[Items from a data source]
##############################

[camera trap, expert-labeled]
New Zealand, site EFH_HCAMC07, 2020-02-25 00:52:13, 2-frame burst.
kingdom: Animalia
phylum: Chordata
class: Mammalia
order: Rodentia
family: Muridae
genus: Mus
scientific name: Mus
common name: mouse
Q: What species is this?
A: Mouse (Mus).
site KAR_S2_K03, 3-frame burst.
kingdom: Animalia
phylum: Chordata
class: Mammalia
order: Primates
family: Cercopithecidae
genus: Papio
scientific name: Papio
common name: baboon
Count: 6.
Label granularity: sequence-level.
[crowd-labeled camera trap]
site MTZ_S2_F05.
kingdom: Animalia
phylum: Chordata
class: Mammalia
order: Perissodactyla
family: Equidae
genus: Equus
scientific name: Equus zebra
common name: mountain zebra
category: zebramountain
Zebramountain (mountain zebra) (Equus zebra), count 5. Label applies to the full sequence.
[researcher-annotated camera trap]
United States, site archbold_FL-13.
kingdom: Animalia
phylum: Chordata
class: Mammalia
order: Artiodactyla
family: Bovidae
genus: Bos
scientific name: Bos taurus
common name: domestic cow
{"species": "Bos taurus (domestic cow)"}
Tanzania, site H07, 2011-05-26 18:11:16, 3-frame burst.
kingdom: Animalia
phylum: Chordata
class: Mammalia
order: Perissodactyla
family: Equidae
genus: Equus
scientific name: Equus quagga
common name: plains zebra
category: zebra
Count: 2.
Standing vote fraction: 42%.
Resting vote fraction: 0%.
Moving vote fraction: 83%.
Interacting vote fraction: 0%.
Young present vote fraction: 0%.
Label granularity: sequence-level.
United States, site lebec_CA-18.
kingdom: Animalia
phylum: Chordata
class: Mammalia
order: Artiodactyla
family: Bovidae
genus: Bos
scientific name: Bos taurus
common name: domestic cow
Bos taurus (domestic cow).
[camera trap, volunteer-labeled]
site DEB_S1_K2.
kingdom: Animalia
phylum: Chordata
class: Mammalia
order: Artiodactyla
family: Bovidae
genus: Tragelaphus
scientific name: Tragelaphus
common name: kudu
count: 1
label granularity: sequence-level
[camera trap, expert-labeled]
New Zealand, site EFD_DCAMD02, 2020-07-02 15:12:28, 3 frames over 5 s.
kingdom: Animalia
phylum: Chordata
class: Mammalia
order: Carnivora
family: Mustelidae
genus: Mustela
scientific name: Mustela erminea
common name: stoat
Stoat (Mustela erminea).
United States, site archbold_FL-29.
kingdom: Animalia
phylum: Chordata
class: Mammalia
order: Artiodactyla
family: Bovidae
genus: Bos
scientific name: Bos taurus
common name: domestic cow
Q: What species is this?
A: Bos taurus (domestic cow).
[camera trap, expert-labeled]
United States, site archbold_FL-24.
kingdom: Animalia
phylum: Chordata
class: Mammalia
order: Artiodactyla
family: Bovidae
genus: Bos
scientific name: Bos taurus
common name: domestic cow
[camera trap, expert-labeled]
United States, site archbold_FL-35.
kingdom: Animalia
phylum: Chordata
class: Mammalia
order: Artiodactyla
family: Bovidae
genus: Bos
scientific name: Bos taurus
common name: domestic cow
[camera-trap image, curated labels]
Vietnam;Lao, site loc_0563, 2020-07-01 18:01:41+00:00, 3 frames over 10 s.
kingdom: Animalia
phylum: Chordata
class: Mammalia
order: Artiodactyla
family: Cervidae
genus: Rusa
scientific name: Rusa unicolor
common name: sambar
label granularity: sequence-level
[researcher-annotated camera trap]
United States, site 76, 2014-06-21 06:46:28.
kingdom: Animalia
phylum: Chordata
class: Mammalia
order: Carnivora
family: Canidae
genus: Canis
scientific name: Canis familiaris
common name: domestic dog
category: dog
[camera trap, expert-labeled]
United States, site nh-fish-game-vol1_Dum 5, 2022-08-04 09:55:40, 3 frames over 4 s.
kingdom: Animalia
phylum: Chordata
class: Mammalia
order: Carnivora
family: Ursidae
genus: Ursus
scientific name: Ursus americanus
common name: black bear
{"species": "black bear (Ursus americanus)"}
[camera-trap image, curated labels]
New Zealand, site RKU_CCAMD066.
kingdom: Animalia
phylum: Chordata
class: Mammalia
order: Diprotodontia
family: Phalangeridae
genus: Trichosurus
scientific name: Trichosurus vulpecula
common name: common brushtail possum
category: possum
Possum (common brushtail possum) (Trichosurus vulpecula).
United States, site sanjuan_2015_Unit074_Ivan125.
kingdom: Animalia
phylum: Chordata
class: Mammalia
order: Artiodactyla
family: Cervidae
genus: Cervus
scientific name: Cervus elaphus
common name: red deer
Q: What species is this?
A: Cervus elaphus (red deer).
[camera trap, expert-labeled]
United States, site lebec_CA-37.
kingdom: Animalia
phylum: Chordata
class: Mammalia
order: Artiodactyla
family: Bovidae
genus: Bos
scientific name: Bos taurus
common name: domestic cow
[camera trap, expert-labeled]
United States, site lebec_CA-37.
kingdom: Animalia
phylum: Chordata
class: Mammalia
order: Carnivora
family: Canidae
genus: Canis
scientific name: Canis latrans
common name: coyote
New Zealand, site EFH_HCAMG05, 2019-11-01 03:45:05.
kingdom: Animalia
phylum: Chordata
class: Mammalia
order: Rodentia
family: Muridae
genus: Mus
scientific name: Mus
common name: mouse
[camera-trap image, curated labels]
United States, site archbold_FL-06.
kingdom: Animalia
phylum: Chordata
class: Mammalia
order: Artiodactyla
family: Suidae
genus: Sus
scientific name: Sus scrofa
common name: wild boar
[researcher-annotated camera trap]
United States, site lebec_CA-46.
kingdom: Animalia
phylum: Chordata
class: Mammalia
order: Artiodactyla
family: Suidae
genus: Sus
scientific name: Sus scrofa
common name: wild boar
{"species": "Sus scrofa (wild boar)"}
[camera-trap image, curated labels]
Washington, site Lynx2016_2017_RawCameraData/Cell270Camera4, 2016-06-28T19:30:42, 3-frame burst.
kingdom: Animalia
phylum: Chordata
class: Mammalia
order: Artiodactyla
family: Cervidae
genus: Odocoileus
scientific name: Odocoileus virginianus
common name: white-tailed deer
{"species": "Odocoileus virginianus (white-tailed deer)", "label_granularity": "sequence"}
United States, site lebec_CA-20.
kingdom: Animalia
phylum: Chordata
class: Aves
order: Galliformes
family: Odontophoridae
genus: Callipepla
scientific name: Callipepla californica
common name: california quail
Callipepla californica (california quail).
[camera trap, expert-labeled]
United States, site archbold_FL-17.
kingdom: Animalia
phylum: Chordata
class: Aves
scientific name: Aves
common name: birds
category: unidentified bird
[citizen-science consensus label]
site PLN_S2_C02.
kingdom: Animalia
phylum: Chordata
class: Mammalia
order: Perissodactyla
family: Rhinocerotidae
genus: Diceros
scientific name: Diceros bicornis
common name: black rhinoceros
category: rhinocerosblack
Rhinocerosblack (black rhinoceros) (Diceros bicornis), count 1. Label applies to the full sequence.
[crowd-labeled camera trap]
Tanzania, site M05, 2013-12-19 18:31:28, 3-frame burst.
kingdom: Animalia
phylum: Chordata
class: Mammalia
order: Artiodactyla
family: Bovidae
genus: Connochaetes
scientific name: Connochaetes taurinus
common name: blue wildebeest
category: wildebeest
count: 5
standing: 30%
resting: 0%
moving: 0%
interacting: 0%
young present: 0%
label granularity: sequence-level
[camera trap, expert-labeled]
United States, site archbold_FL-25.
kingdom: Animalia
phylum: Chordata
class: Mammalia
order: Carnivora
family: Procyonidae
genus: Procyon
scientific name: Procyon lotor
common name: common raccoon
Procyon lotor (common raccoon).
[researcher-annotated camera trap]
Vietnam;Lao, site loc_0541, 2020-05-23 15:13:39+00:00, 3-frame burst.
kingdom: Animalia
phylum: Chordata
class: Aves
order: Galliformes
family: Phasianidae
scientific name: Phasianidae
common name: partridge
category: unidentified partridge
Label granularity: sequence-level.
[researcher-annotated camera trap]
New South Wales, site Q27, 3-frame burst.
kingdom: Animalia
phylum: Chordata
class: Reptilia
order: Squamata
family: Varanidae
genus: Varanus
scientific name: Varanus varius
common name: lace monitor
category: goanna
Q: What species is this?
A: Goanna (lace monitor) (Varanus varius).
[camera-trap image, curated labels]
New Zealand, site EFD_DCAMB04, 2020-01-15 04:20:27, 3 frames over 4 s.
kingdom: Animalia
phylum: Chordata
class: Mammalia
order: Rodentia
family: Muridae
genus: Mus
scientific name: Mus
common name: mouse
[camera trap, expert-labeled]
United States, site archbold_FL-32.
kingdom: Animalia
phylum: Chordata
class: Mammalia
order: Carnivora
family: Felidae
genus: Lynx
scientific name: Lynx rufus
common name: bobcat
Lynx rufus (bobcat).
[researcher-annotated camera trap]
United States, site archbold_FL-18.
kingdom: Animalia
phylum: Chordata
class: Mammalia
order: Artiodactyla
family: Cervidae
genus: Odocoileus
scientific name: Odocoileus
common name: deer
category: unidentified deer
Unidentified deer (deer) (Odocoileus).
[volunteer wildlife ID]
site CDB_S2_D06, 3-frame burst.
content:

##############################

PROBLEM TO SOLVE
Return, exactly, the lines from the first line of the records above to the line containing "common name: mountain zebra", both included.

RESULT BELOW
[camera trap, expert-labeled]
New Zealand, site EFH_HCAMC07, 2020-02-25 00:52:13, 2-frame burst.
kingdom: Animalia
phylum: Chordata
class: Mammalia
order: Rodentia
family: Muridae
genus: Mus
scientific name: Mus
common name: mouse
Q: What species is this?
A: Mouse (Mus).
site KAR_S2_K03, 3-frame burst.
kingdom: Animalia
phylum: Chordata
class: Mammalia
order: Primates
family: Cercopithecidae
genus: Papio
scientific name: Papio
common name: baboon
Count: 6.
Label granularity: sequence-level.
[crowd-labeled camera trap]
site MTZ_S2_F05.
kingdom: Animalia
phylum: Chordata
class: Mammalia
order: Perissodactyla
family: Equidae
genus: Equus
scientific name: Equus zebra
common name: mountain zebra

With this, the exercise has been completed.